The theme this week has been emergent learning.
By that I mean the ‘ah ha’ moment that happens when lots of bits of a conceptual jigsaw go ‘click’ and fall into place.
When, what initially appears to be smoky confusion suddenly snaps into sharp clarity. Eureka! And now new learning can emerge.
This did not happen by accident. It was engineered.
The picture above is part of a bigger schematic map of a system – in this case a system related to the global health challenge of escalating obesity.
It is a complicated arrangement of boxes and arrows. There are dotted lines that outline parts of the system that have leaky boundaries like the borders on a political map.
But it is a static picture of the structure … it tells us almost nothing about the function, the system behaviour.
And our intuition tells us that, because it is a complicated structure, it will exhibit complex and difficult to understand behaviour. So, guided by our inner voice, we toss it into the pile labelled Wicked Problems and look for something easier to work on.
Our natural assumption that a complicated structure always leads to complex behavior is an invalid simplification, and one that we can disprove in a matter of moments.
Exhibit 1. A system can be complicated and yet still exhibit simple, stable and predictable behavior.
The picture is of a clock designed and built by John Harrison (1693-1776). It is called H1 and it is a sea clock.
Masters of sailing ships required very accurate clocks to calculate their longitude, the East-West coordinate on the Earth’s surface. And in the 18th Century this was a BIG problem. Too many ships were getting lost at sea.
Harrison’s sea clock is complicated. It has many moving parts, but it was the most stable and accurate clock of its time. And his later ones were smaller, more accurate and even more complicated.

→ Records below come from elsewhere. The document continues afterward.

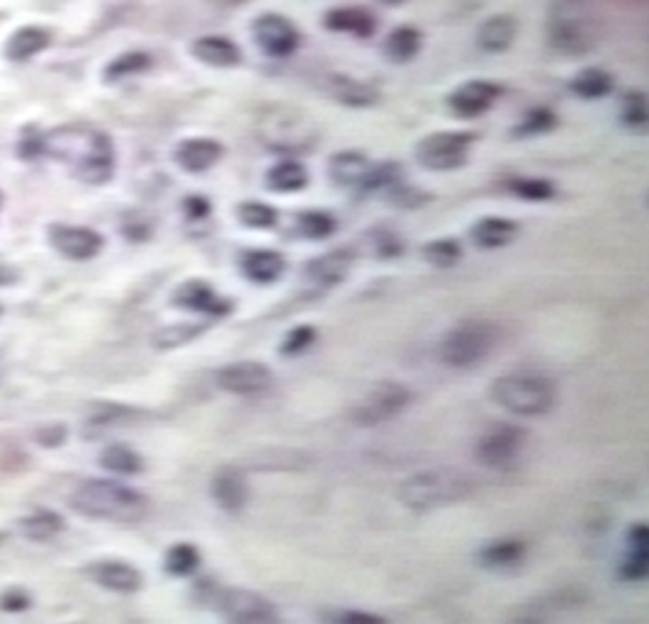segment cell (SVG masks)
Listing matches in <instances>:
<instances>
[{
	"instance_id": "obj_46",
	"label": "cell",
	"mask_w": 649,
	"mask_h": 624,
	"mask_svg": "<svg viewBox=\"0 0 649 624\" xmlns=\"http://www.w3.org/2000/svg\"><path fill=\"white\" fill-rule=\"evenodd\" d=\"M647 98L645 93L635 90V93H628L623 98V122L632 129H640L647 124Z\"/></svg>"
},
{
	"instance_id": "obj_52",
	"label": "cell",
	"mask_w": 649,
	"mask_h": 624,
	"mask_svg": "<svg viewBox=\"0 0 649 624\" xmlns=\"http://www.w3.org/2000/svg\"><path fill=\"white\" fill-rule=\"evenodd\" d=\"M185 209L193 219H202L210 214V202L202 200V197H190V200H185Z\"/></svg>"
},
{
	"instance_id": "obj_24",
	"label": "cell",
	"mask_w": 649,
	"mask_h": 624,
	"mask_svg": "<svg viewBox=\"0 0 649 624\" xmlns=\"http://www.w3.org/2000/svg\"><path fill=\"white\" fill-rule=\"evenodd\" d=\"M470 236L474 246L484 248V251H494V248L509 246L513 238L518 236V224L501 217H487L472 226Z\"/></svg>"
},
{
	"instance_id": "obj_20",
	"label": "cell",
	"mask_w": 649,
	"mask_h": 624,
	"mask_svg": "<svg viewBox=\"0 0 649 624\" xmlns=\"http://www.w3.org/2000/svg\"><path fill=\"white\" fill-rule=\"evenodd\" d=\"M239 268L244 272L246 280L256 282V285H270V282L280 280L282 272L287 268V263L278 251H270V248H253V251H246L241 255Z\"/></svg>"
},
{
	"instance_id": "obj_12",
	"label": "cell",
	"mask_w": 649,
	"mask_h": 624,
	"mask_svg": "<svg viewBox=\"0 0 649 624\" xmlns=\"http://www.w3.org/2000/svg\"><path fill=\"white\" fill-rule=\"evenodd\" d=\"M217 387L227 394L236 396H256L268 391L275 384L273 370L263 362H231V365H224L222 370L217 372Z\"/></svg>"
},
{
	"instance_id": "obj_53",
	"label": "cell",
	"mask_w": 649,
	"mask_h": 624,
	"mask_svg": "<svg viewBox=\"0 0 649 624\" xmlns=\"http://www.w3.org/2000/svg\"><path fill=\"white\" fill-rule=\"evenodd\" d=\"M18 280V275H15L13 270H5V268H0V287H5V285H13V282Z\"/></svg>"
},
{
	"instance_id": "obj_27",
	"label": "cell",
	"mask_w": 649,
	"mask_h": 624,
	"mask_svg": "<svg viewBox=\"0 0 649 624\" xmlns=\"http://www.w3.org/2000/svg\"><path fill=\"white\" fill-rule=\"evenodd\" d=\"M195 59H200L202 64L217 66V68H231L241 64V49L227 37H200L193 44Z\"/></svg>"
},
{
	"instance_id": "obj_6",
	"label": "cell",
	"mask_w": 649,
	"mask_h": 624,
	"mask_svg": "<svg viewBox=\"0 0 649 624\" xmlns=\"http://www.w3.org/2000/svg\"><path fill=\"white\" fill-rule=\"evenodd\" d=\"M489 389H492L489 394H492L496 404L511 411L513 416H545L557 404L555 384L547 377H540V374H504V377L494 379Z\"/></svg>"
},
{
	"instance_id": "obj_41",
	"label": "cell",
	"mask_w": 649,
	"mask_h": 624,
	"mask_svg": "<svg viewBox=\"0 0 649 624\" xmlns=\"http://www.w3.org/2000/svg\"><path fill=\"white\" fill-rule=\"evenodd\" d=\"M149 66H151L149 54H144V51H129V54L117 56V59L105 68V81L115 83V81H122V78L137 76V73L146 71Z\"/></svg>"
},
{
	"instance_id": "obj_50",
	"label": "cell",
	"mask_w": 649,
	"mask_h": 624,
	"mask_svg": "<svg viewBox=\"0 0 649 624\" xmlns=\"http://www.w3.org/2000/svg\"><path fill=\"white\" fill-rule=\"evenodd\" d=\"M0 608L5 612H22L30 608V595L25 591H20V588H10V591H5L0 595Z\"/></svg>"
},
{
	"instance_id": "obj_19",
	"label": "cell",
	"mask_w": 649,
	"mask_h": 624,
	"mask_svg": "<svg viewBox=\"0 0 649 624\" xmlns=\"http://www.w3.org/2000/svg\"><path fill=\"white\" fill-rule=\"evenodd\" d=\"M499 95H501V85L489 81H470L450 93L448 105L455 115H460L462 119H470V117L484 115V112L499 100Z\"/></svg>"
},
{
	"instance_id": "obj_15",
	"label": "cell",
	"mask_w": 649,
	"mask_h": 624,
	"mask_svg": "<svg viewBox=\"0 0 649 624\" xmlns=\"http://www.w3.org/2000/svg\"><path fill=\"white\" fill-rule=\"evenodd\" d=\"M171 304L178 306V309L207 316H227L231 311V302L219 297L210 282L205 280L183 282V285L176 287V292L171 294Z\"/></svg>"
},
{
	"instance_id": "obj_31",
	"label": "cell",
	"mask_w": 649,
	"mask_h": 624,
	"mask_svg": "<svg viewBox=\"0 0 649 624\" xmlns=\"http://www.w3.org/2000/svg\"><path fill=\"white\" fill-rule=\"evenodd\" d=\"M523 559H526V542L521 540H496L479 552V561L487 569H511Z\"/></svg>"
},
{
	"instance_id": "obj_35",
	"label": "cell",
	"mask_w": 649,
	"mask_h": 624,
	"mask_svg": "<svg viewBox=\"0 0 649 624\" xmlns=\"http://www.w3.org/2000/svg\"><path fill=\"white\" fill-rule=\"evenodd\" d=\"M336 231V219L329 212H319V209H307L295 217V234L307 241H324Z\"/></svg>"
},
{
	"instance_id": "obj_54",
	"label": "cell",
	"mask_w": 649,
	"mask_h": 624,
	"mask_svg": "<svg viewBox=\"0 0 649 624\" xmlns=\"http://www.w3.org/2000/svg\"><path fill=\"white\" fill-rule=\"evenodd\" d=\"M382 3H385V5H399V3H404V0H382Z\"/></svg>"
},
{
	"instance_id": "obj_32",
	"label": "cell",
	"mask_w": 649,
	"mask_h": 624,
	"mask_svg": "<svg viewBox=\"0 0 649 624\" xmlns=\"http://www.w3.org/2000/svg\"><path fill=\"white\" fill-rule=\"evenodd\" d=\"M49 47V34L39 27H22L8 39L5 44V56L10 61H27L32 56H37L39 51Z\"/></svg>"
},
{
	"instance_id": "obj_56",
	"label": "cell",
	"mask_w": 649,
	"mask_h": 624,
	"mask_svg": "<svg viewBox=\"0 0 649 624\" xmlns=\"http://www.w3.org/2000/svg\"><path fill=\"white\" fill-rule=\"evenodd\" d=\"M0 377H3V355H0Z\"/></svg>"
},
{
	"instance_id": "obj_8",
	"label": "cell",
	"mask_w": 649,
	"mask_h": 624,
	"mask_svg": "<svg viewBox=\"0 0 649 624\" xmlns=\"http://www.w3.org/2000/svg\"><path fill=\"white\" fill-rule=\"evenodd\" d=\"M414 394L402 382H380L375 384L363 399L351 408V421L363 425V428H372L397 418L399 413L406 411V406L411 404Z\"/></svg>"
},
{
	"instance_id": "obj_10",
	"label": "cell",
	"mask_w": 649,
	"mask_h": 624,
	"mask_svg": "<svg viewBox=\"0 0 649 624\" xmlns=\"http://www.w3.org/2000/svg\"><path fill=\"white\" fill-rule=\"evenodd\" d=\"M212 603L222 617L231 622L246 624H268L278 620V610L261 593L246 591V588H214Z\"/></svg>"
},
{
	"instance_id": "obj_22",
	"label": "cell",
	"mask_w": 649,
	"mask_h": 624,
	"mask_svg": "<svg viewBox=\"0 0 649 624\" xmlns=\"http://www.w3.org/2000/svg\"><path fill=\"white\" fill-rule=\"evenodd\" d=\"M649 574V535L647 525L637 523L628 532V554L620 564V576L625 581H642Z\"/></svg>"
},
{
	"instance_id": "obj_34",
	"label": "cell",
	"mask_w": 649,
	"mask_h": 624,
	"mask_svg": "<svg viewBox=\"0 0 649 624\" xmlns=\"http://www.w3.org/2000/svg\"><path fill=\"white\" fill-rule=\"evenodd\" d=\"M100 464L107 472H115L122 476H134L144 472V457L134 452L127 445H110L100 452Z\"/></svg>"
},
{
	"instance_id": "obj_14",
	"label": "cell",
	"mask_w": 649,
	"mask_h": 624,
	"mask_svg": "<svg viewBox=\"0 0 649 624\" xmlns=\"http://www.w3.org/2000/svg\"><path fill=\"white\" fill-rule=\"evenodd\" d=\"M49 243L59 255L69 260H90L105 246V238L86 226L52 224L49 226Z\"/></svg>"
},
{
	"instance_id": "obj_11",
	"label": "cell",
	"mask_w": 649,
	"mask_h": 624,
	"mask_svg": "<svg viewBox=\"0 0 649 624\" xmlns=\"http://www.w3.org/2000/svg\"><path fill=\"white\" fill-rule=\"evenodd\" d=\"M526 445V430L518 425L501 423L489 428L477 442V459L484 467L492 469H509L516 464L518 455Z\"/></svg>"
},
{
	"instance_id": "obj_5",
	"label": "cell",
	"mask_w": 649,
	"mask_h": 624,
	"mask_svg": "<svg viewBox=\"0 0 649 624\" xmlns=\"http://www.w3.org/2000/svg\"><path fill=\"white\" fill-rule=\"evenodd\" d=\"M258 141L280 156H302L316 146L319 129L307 112L275 105L258 117Z\"/></svg>"
},
{
	"instance_id": "obj_1",
	"label": "cell",
	"mask_w": 649,
	"mask_h": 624,
	"mask_svg": "<svg viewBox=\"0 0 649 624\" xmlns=\"http://www.w3.org/2000/svg\"><path fill=\"white\" fill-rule=\"evenodd\" d=\"M44 153L64 163L73 178L88 185L110 183L115 173V146L100 129L88 124H66L42 136Z\"/></svg>"
},
{
	"instance_id": "obj_55",
	"label": "cell",
	"mask_w": 649,
	"mask_h": 624,
	"mask_svg": "<svg viewBox=\"0 0 649 624\" xmlns=\"http://www.w3.org/2000/svg\"><path fill=\"white\" fill-rule=\"evenodd\" d=\"M5 540H8V535H5V532H0V544H3Z\"/></svg>"
},
{
	"instance_id": "obj_23",
	"label": "cell",
	"mask_w": 649,
	"mask_h": 624,
	"mask_svg": "<svg viewBox=\"0 0 649 624\" xmlns=\"http://www.w3.org/2000/svg\"><path fill=\"white\" fill-rule=\"evenodd\" d=\"M324 88L331 98L343 102V105H348V107H370L380 100V93H377L372 85L358 81V78L343 76V73L331 76L329 81H326Z\"/></svg>"
},
{
	"instance_id": "obj_33",
	"label": "cell",
	"mask_w": 649,
	"mask_h": 624,
	"mask_svg": "<svg viewBox=\"0 0 649 624\" xmlns=\"http://www.w3.org/2000/svg\"><path fill=\"white\" fill-rule=\"evenodd\" d=\"M207 331L205 323H173V326H163L151 336V345L156 350H176L183 345L193 343Z\"/></svg>"
},
{
	"instance_id": "obj_47",
	"label": "cell",
	"mask_w": 649,
	"mask_h": 624,
	"mask_svg": "<svg viewBox=\"0 0 649 624\" xmlns=\"http://www.w3.org/2000/svg\"><path fill=\"white\" fill-rule=\"evenodd\" d=\"M370 241V253L377 255V258H394L404 251V243L394 231H372L368 236Z\"/></svg>"
},
{
	"instance_id": "obj_4",
	"label": "cell",
	"mask_w": 649,
	"mask_h": 624,
	"mask_svg": "<svg viewBox=\"0 0 649 624\" xmlns=\"http://www.w3.org/2000/svg\"><path fill=\"white\" fill-rule=\"evenodd\" d=\"M474 491H477V481L470 474L453 467H440L404 479L397 486V501L409 510H431L465 501Z\"/></svg>"
},
{
	"instance_id": "obj_49",
	"label": "cell",
	"mask_w": 649,
	"mask_h": 624,
	"mask_svg": "<svg viewBox=\"0 0 649 624\" xmlns=\"http://www.w3.org/2000/svg\"><path fill=\"white\" fill-rule=\"evenodd\" d=\"M35 440L39 442L42 447H49V450H54V447H59L61 442L66 440V425H44V428H39L35 433Z\"/></svg>"
},
{
	"instance_id": "obj_44",
	"label": "cell",
	"mask_w": 649,
	"mask_h": 624,
	"mask_svg": "<svg viewBox=\"0 0 649 624\" xmlns=\"http://www.w3.org/2000/svg\"><path fill=\"white\" fill-rule=\"evenodd\" d=\"M555 124H557L555 112L545 110V107H538V110L528 112V115L523 117V122L516 127V134L518 136H538V134L550 132V129H555Z\"/></svg>"
},
{
	"instance_id": "obj_42",
	"label": "cell",
	"mask_w": 649,
	"mask_h": 624,
	"mask_svg": "<svg viewBox=\"0 0 649 624\" xmlns=\"http://www.w3.org/2000/svg\"><path fill=\"white\" fill-rule=\"evenodd\" d=\"M239 221L251 229H270L278 224V212L265 202H244L239 204Z\"/></svg>"
},
{
	"instance_id": "obj_48",
	"label": "cell",
	"mask_w": 649,
	"mask_h": 624,
	"mask_svg": "<svg viewBox=\"0 0 649 624\" xmlns=\"http://www.w3.org/2000/svg\"><path fill=\"white\" fill-rule=\"evenodd\" d=\"M392 187V197H389V202L397 204V207H406V209H414V207H421V204H426L431 197L426 195V192L421 190H414V187H406V185H399V180Z\"/></svg>"
},
{
	"instance_id": "obj_37",
	"label": "cell",
	"mask_w": 649,
	"mask_h": 624,
	"mask_svg": "<svg viewBox=\"0 0 649 624\" xmlns=\"http://www.w3.org/2000/svg\"><path fill=\"white\" fill-rule=\"evenodd\" d=\"M200 561H202V557H200V552H197L195 544L180 542V544H173V547L166 552L163 569H166L171 576L185 578L200 569Z\"/></svg>"
},
{
	"instance_id": "obj_40",
	"label": "cell",
	"mask_w": 649,
	"mask_h": 624,
	"mask_svg": "<svg viewBox=\"0 0 649 624\" xmlns=\"http://www.w3.org/2000/svg\"><path fill=\"white\" fill-rule=\"evenodd\" d=\"M506 190H509L511 195L521 197V200H528V202L552 200L557 192L555 185L543 178H511L509 183H506Z\"/></svg>"
},
{
	"instance_id": "obj_18",
	"label": "cell",
	"mask_w": 649,
	"mask_h": 624,
	"mask_svg": "<svg viewBox=\"0 0 649 624\" xmlns=\"http://www.w3.org/2000/svg\"><path fill=\"white\" fill-rule=\"evenodd\" d=\"M210 491L214 503L227 513H241L246 508L248 496H251L244 469L239 467H219L212 476Z\"/></svg>"
},
{
	"instance_id": "obj_58",
	"label": "cell",
	"mask_w": 649,
	"mask_h": 624,
	"mask_svg": "<svg viewBox=\"0 0 649 624\" xmlns=\"http://www.w3.org/2000/svg\"><path fill=\"white\" fill-rule=\"evenodd\" d=\"M640 3H642V0H640Z\"/></svg>"
},
{
	"instance_id": "obj_39",
	"label": "cell",
	"mask_w": 649,
	"mask_h": 624,
	"mask_svg": "<svg viewBox=\"0 0 649 624\" xmlns=\"http://www.w3.org/2000/svg\"><path fill=\"white\" fill-rule=\"evenodd\" d=\"M423 258H426V263H431L433 268L448 270L453 268L455 263H460L462 246L455 238H440V241H431L423 246Z\"/></svg>"
},
{
	"instance_id": "obj_2",
	"label": "cell",
	"mask_w": 649,
	"mask_h": 624,
	"mask_svg": "<svg viewBox=\"0 0 649 624\" xmlns=\"http://www.w3.org/2000/svg\"><path fill=\"white\" fill-rule=\"evenodd\" d=\"M69 506L93 520L117 525L141 523L149 513V498L112 479H86L73 489Z\"/></svg>"
},
{
	"instance_id": "obj_57",
	"label": "cell",
	"mask_w": 649,
	"mask_h": 624,
	"mask_svg": "<svg viewBox=\"0 0 649 624\" xmlns=\"http://www.w3.org/2000/svg\"><path fill=\"white\" fill-rule=\"evenodd\" d=\"M0 204H3V197H0Z\"/></svg>"
},
{
	"instance_id": "obj_38",
	"label": "cell",
	"mask_w": 649,
	"mask_h": 624,
	"mask_svg": "<svg viewBox=\"0 0 649 624\" xmlns=\"http://www.w3.org/2000/svg\"><path fill=\"white\" fill-rule=\"evenodd\" d=\"M419 51H421V32L414 30V27H399V30L389 34L385 42V54L392 61H399V64L411 61Z\"/></svg>"
},
{
	"instance_id": "obj_21",
	"label": "cell",
	"mask_w": 649,
	"mask_h": 624,
	"mask_svg": "<svg viewBox=\"0 0 649 624\" xmlns=\"http://www.w3.org/2000/svg\"><path fill=\"white\" fill-rule=\"evenodd\" d=\"M176 163L188 173H205L224 158V146L214 139H188L178 144Z\"/></svg>"
},
{
	"instance_id": "obj_7",
	"label": "cell",
	"mask_w": 649,
	"mask_h": 624,
	"mask_svg": "<svg viewBox=\"0 0 649 624\" xmlns=\"http://www.w3.org/2000/svg\"><path fill=\"white\" fill-rule=\"evenodd\" d=\"M499 345V328L487 321H465L450 328L440 343V360L455 370L479 365L494 353Z\"/></svg>"
},
{
	"instance_id": "obj_3",
	"label": "cell",
	"mask_w": 649,
	"mask_h": 624,
	"mask_svg": "<svg viewBox=\"0 0 649 624\" xmlns=\"http://www.w3.org/2000/svg\"><path fill=\"white\" fill-rule=\"evenodd\" d=\"M601 37V15L591 0H550L547 39L569 56L589 54Z\"/></svg>"
},
{
	"instance_id": "obj_29",
	"label": "cell",
	"mask_w": 649,
	"mask_h": 624,
	"mask_svg": "<svg viewBox=\"0 0 649 624\" xmlns=\"http://www.w3.org/2000/svg\"><path fill=\"white\" fill-rule=\"evenodd\" d=\"M64 518L59 513H52V510H39V513L27 515L18 523L20 535L30 542H49L54 540L59 532H64Z\"/></svg>"
},
{
	"instance_id": "obj_43",
	"label": "cell",
	"mask_w": 649,
	"mask_h": 624,
	"mask_svg": "<svg viewBox=\"0 0 649 624\" xmlns=\"http://www.w3.org/2000/svg\"><path fill=\"white\" fill-rule=\"evenodd\" d=\"M132 416H134V411L127 406L100 408V411L86 423V435L88 438H98V435H103L107 428H112V425L120 423V421H127V418H132Z\"/></svg>"
},
{
	"instance_id": "obj_16",
	"label": "cell",
	"mask_w": 649,
	"mask_h": 624,
	"mask_svg": "<svg viewBox=\"0 0 649 624\" xmlns=\"http://www.w3.org/2000/svg\"><path fill=\"white\" fill-rule=\"evenodd\" d=\"M353 263L355 255L348 248H338V251H329L309 260L307 268H304V277L314 289H331L346 280Z\"/></svg>"
},
{
	"instance_id": "obj_28",
	"label": "cell",
	"mask_w": 649,
	"mask_h": 624,
	"mask_svg": "<svg viewBox=\"0 0 649 624\" xmlns=\"http://www.w3.org/2000/svg\"><path fill=\"white\" fill-rule=\"evenodd\" d=\"M370 161L365 153L358 151H341L329 161V175L336 185L341 187H360L365 175L370 173Z\"/></svg>"
},
{
	"instance_id": "obj_45",
	"label": "cell",
	"mask_w": 649,
	"mask_h": 624,
	"mask_svg": "<svg viewBox=\"0 0 649 624\" xmlns=\"http://www.w3.org/2000/svg\"><path fill=\"white\" fill-rule=\"evenodd\" d=\"M316 336H319V333H316L314 326H295L290 333H287L285 340H282L280 353L287 357L304 353V350L312 348Z\"/></svg>"
},
{
	"instance_id": "obj_9",
	"label": "cell",
	"mask_w": 649,
	"mask_h": 624,
	"mask_svg": "<svg viewBox=\"0 0 649 624\" xmlns=\"http://www.w3.org/2000/svg\"><path fill=\"white\" fill-rule=\"evenodd\" d=\"M472 132L428 134L416 146V161L428 170H455L467 163V153L474 144Z\"/></svg>"
},
{
	"instance_id": "obj_36",
	"label": "cell",
	"mask_w": 649,
	"mask_h": 624,
	"mask_svg": "<svg viewBox=\"0 0 649 624\" xmlns=\"http://www.w3.org/2000/svg\"><path fill=\"white\" fill-rule=\"evenodd\" d=\"M569 88H572V93H577L579 98L598 100L611 93L613 78L611 73H606L603 68H584V71H579L577 76H574Z\"/></svg>"
},
{
	"instance_id": "obj_51",
	"label": "cell",
	"mask_w": 649,
	"mask_h": 624,
	"mask_svg": "<svg viewBox=\"0 0 649 624\" xmlns=\"http://www.w3.org/2000/svg\"><path fill=\"white\" fill-rule=\"evenodd\" d=\"M336 620L346 622V624H382L385 620L377 615H370V612H341V615H336Z\"/></svg>"
},
{
	"instance_id": "obj_17",
	"label": "cell",
	"mask_w": 649,
	"mask_h": 624,
	"mask_svg": "<svg viewBox=\"0 0 649 624\" xmlns=\"http://www.w3.org/2000/svg\"><path fill=\"white\" fill-rule=\"evenodd\" d=\"M88 576L98 583L100 588L112 593H137L144 586V576H141L139 569H134L127 561L117 559H103L95 561V564L88 566Z\"/></svg>"
},
{
	"instance_id": "obj_26",
	"label": "cell",
	"mask_w": 649,
	"mask_h": 624,
	"mask_svg": "<svg viewBox=\"0 0 649 624\" xmlns=\"http://www.w3.org/2000/svg\"><path fill=\"white\" fill-rule=\"evenodd\" d=\"M324 25L334 32H351L355 37L368 39L375 34L377 22L365 8H334L324 15Z\"/></svg>"
},
{
	"instance_id": "obj_13",
	"label": "cell",
	"mask_w": 649,
	"mask_h": 624,
	"mask_svg": "<svg viewBox=\"0 0 649 624\" xmlns=\"http://www.w3.org/2000/svg\"><path fill=\"white\" fill-rule=\"evenodd\" d=\"M253 39L273 59H285L299 47V32L287 17L265 13L253 22Z\"/></svg>"
},
{
	"instance_id": "obj_25",
	"label": "cell",
	"mask_w": 649,
	"mask_h": 624,
	"mask_svg": "<svg viewBox=\"0 0 649 624\" xmlns=\"http://www.w3.org/2000/svg\"><path fill=\"white\" fill-rule=\"evenodd\" d=\"M518 25L516 17L511 15H494L489 20L482 22L477 32V44L489 54H499V51H506L516 39Z\"/></svg>"
},
{
	"instance_id": "obj_59",
	"label": "cell",
	"mask_w": 649,
	"mask_h": 624,
	"mask_svg": "<svg viewBox=\"0 0 649 624\" xmlns=\"http://www.w3.org/2000/svg\"><path fill=\"white\" fill-rule=\"evenodd\" d=\"M0 311H3V309H0Z\"/></svg>"
},
{
	"instance_id": "obj_30",
	"label": "cell",
	"mask_w": 649,
	"mask_h": 624,
	"mask_svg": "<svg viewBox=\"0 0 649 624\" xmlns=\"http://www.w3.org/2000/svg\"><path fill=\"white\" fill-rule=\"evenodd\" d=\"M265 183L275 192H297L307 187L309 173L307 168H304V163L295 161V158H287V161L275 163V166L268 170Z\"/></svg>"
}]
</instances>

Exhibit 2. A system can be simple yet still exhibit complex, unstable and unpredictable behavior.
The image is of a pendulum made of only two rods joined by a hinge. The structure is simple yet the behavior is complex, and this can only be appreciated with a dynamic visualisation.
The behaviour is clearly not random. It has an emergent structure. It is called chaotic.
So, with these two real examples we have disproved our assumption that a complicated structure always leads to complex behaviour; and we have also disproved its inverse … that complex behavior always comes from a complicated structure.
The cognitive trap we have exposed here is over-generalisation, the unconscious habit of slipping in the implied [always].
This deeper understanding gives us hope.
John Harrison was a rare, naturally-gifted, mechanical genius. And to make it easier, he was working on a purely mechanical system comprised of non-living parts that only obeyed the Laws of Newtonian physics. And even with those advantages it took him decades to learn how to design and to build his sea clocks. He was the first to do so and he was self-educated so his learning was emergent.
If there were a way to design complicated systems to exhibit stable and predictable behaviour, how could more of us learn how to do that?
Our healthcare system is not made of passive, mechanical cogs and springs. The parts are active, living people whose actions are limited by physical Laws but whose decisions are steered by other policies … learned ones … and ones that can change. These learned rules of thumb are called heuristics and they vary from person-to-person and from minute-to-minute. Heuristics can be learned, unlearned, updated, and evolved.
This is called emergent learning.
And to generate it we only need to create the context for it … the rest happens … as if by magic … but only if we design a fit-for-purpose context.
This week I personally observed over a dozen healthcare staff simultaneously re-invent a complicated process scheduling technique, at the same time as using it to eliminate the queues, waiting and chaos in the system they wanted to improve.
Their queues just evaporated … without requiring any extra capacity or money. Eureka!
We did not show them how to do it so they could not have just copied what we did.
We designed and built the context for their learning to emerge … and it did. On its own.
The One Day Practical Skills Workshop delivered emergent learning … just as it was designed to do.
A health care system is a complex adaptive system (CAS), and system improvement-by-design is what systems engineers (SE) are trained to do.
And this emerging style of complex adaptive systems engineering (CASE) is at the cutting edge of human knowledge, and when applied in the health care domain it is called health care systems engineering (HCSE).
Our experience of the emergent learning that flows from the practical skills workshops verifies that CASE is both possible, learnable, teachable, applicable and effective.